Given that each year, 70 million Americans receive opioids following surgery, and one in ten patients admit they’ve become addicted to or dependent on these drugs after being exposed to them following surgery, she wanted to proactively discuss alternative pain management options. Gabby understood that pain would be a natural part of the recovery process but she made the personal decision not to take opioids to manage her postoperative pain.
Dr. Scott Sigman, an orthopedic surgeon specializing in sports medicine and the former Chief of Orthopedics at Lowell General Hospital, was very willing to have that discussion. Dr. Sigman has worked with the US Olympic/World Cup Ski Team and is the team physician for all men’s and women’s sports at the University of Massachusetts, Lowell.
In June 2016, Dr. Sigman was appointed to the Massachusetts Opioid Task Force commissioned by Gov. Charlie Baker. He is one of a group of physicians pushing for this discussion to help to limit the number of opioids being prescribed. He is passionate about patients being empowered to “have the conversation” about what level of pain may occur post-surgery, and how there are now excellent techniques and non-opioid drug options.
Dr. Sigman was clear about Gabby’s choices.
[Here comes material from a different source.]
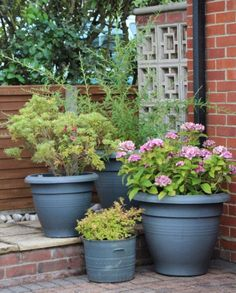 Outside flower posts - Kerb Appeal - may borrow some of parents' pots when we are selling to brighten up the gravel area!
“In the context of a discussion about acute pain, like the kind Gabby was likely to experience post full knee replacement, anti-inflammatories including oral, and now more recently, injectable options, as well as anesthetics that can be directly injected into the surgical site (in this case the knee) that last for 24 to 72 hours can help to limit pain and the need for opiate level pain medications,” he says. “Individuals like Gabby, who have total knee replacement, can literally begin to walk hours after the surgery with manageable levels of pain, thanks to the (non-opioid) formulary of medications (oral and intravenous), and the lasting effects of the injected anesthetic. The worst of the pain after knee replacement surgery is typically in the first 72 hours. That pain is to a large extent managed by the anesthetic that is injected during surgery. Then oral anti-inflammatories can then help to manage the pain (once the anesthetic wears off).”
Reese understood she, like anyone, was susceptible to becoming dependent on or addicted to an opioid medication. Other athletes face similar levels of pain. For example, during these 2016 Olympics, French gymnast Amir Alt Said suffered an excruciating fractured tibia, and was scheduled to have surgery. He will likely have to make his own decisions about pain management.
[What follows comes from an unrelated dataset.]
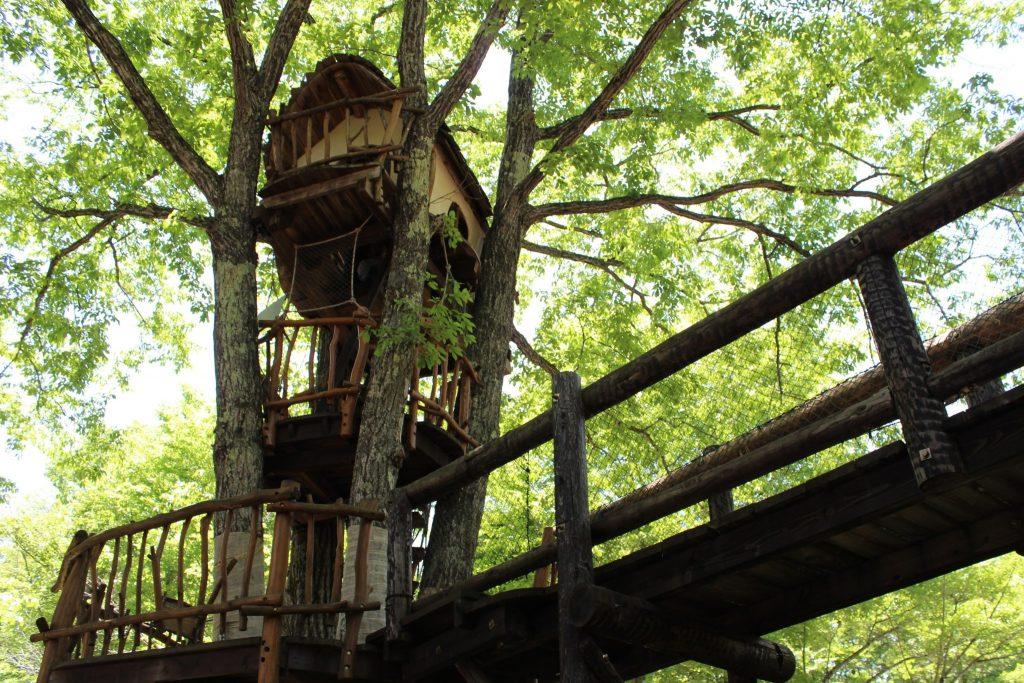 軽井沢おもちゃ王国のわくわく大冒険の森にあるツリーハウス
Gabby said that she is aware of some athletes who had become opioid-dependent after surgery.
Reese shared how she was excited to find out that there is a new campaign focused on empowering the patient. “It’s your health, your body, so do your homework – ask questions and have the conversation to plan on how you can manage pain without opioids.”
Gabby and Dr. Sigman both offered information on a new consumer opportunity, Choices Matter, a campaign that launched on August 1 to empower the post-surgical patient. Starting the conversation about pain management can be difficult. PlanAgainstPain.com allows you to go online, fill out a questionnaire, and based on that information access medication approaches to your pain that do not have to include opioid drugs.
You can also print up your answers to the survey and bring that information to your doctor or surgeon’s office, so you are empowered to start a dialogue about your expectations of pain post-surgery. Get your doctor’s perspective. Then together, figure out a course of non-opioid analgesics for during and after surgery. Dr. Sigman points out that it’s important to remember: the goal is not to be pain-free but rather to manage the pain so that it is tolerable. He thinks that can now be accomplished with a non-opioid focused pain management plan.